───── Given data ─────

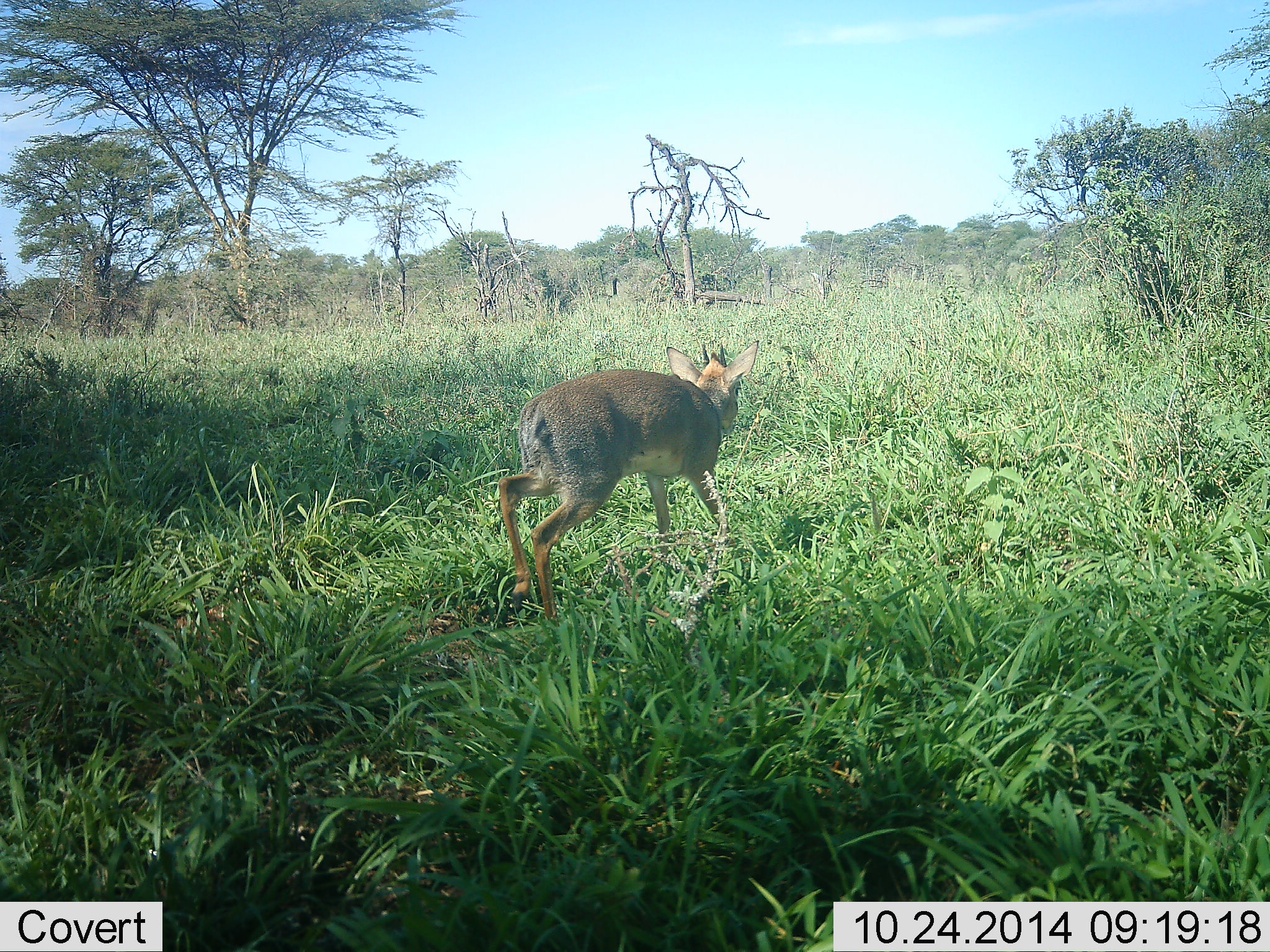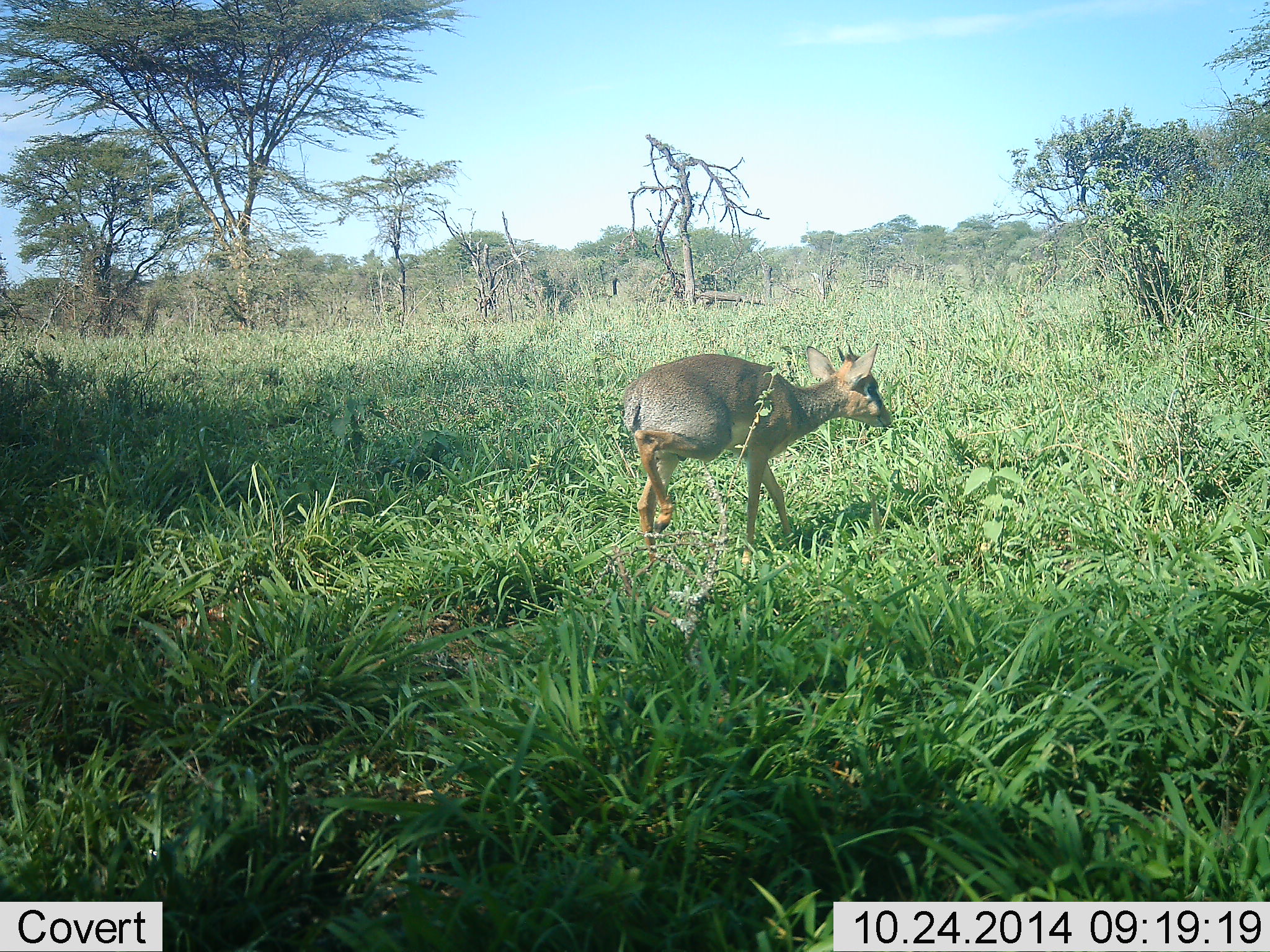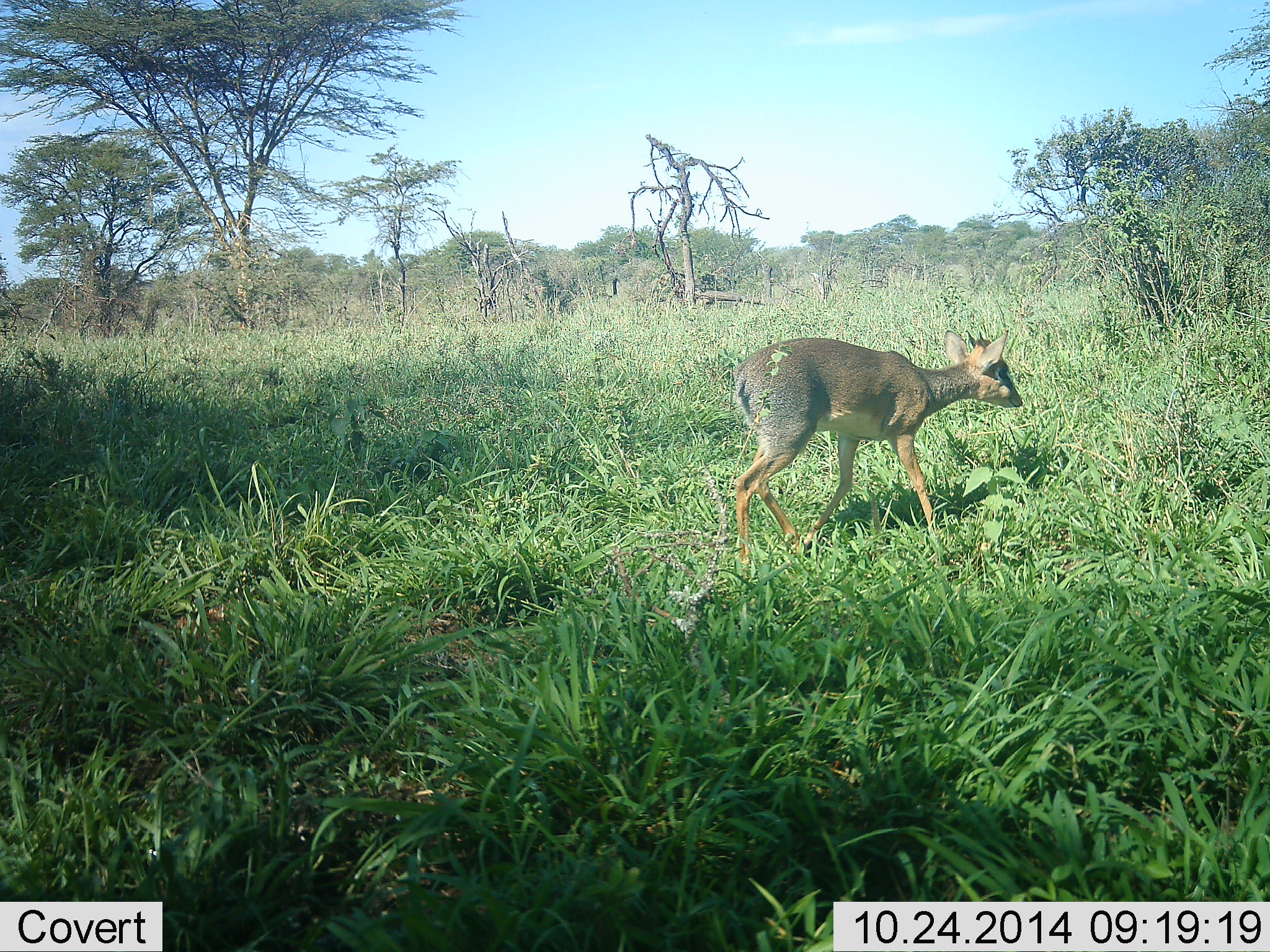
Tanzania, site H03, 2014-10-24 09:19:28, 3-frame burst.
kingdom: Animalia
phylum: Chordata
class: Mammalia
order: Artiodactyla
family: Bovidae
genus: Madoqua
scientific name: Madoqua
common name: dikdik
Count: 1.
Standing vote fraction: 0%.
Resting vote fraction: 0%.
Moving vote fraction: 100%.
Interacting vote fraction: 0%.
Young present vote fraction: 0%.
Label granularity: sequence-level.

─────

In the copy, no picture may appear; the records themselves must be output exactly.

*Completed exercise*.
Tanzania, site H03, 2014-10-24 09:19:28, 3-frame burst.
kingdom: Animalia
phylum: Chordata
class: Mammalia
order: Artiodactyla
family: Bovidae
genus: Madoqua
scientific name: Madoqua
common name: dikdik
Count: 1.
Standing vote fraction: 0%.
Resting vote fraction: 0%.
Moving vote fraction: 100%.
Interacting vote fraction: 0%.
Young present vote fraction: 0%.
Label granularity: sequence-level.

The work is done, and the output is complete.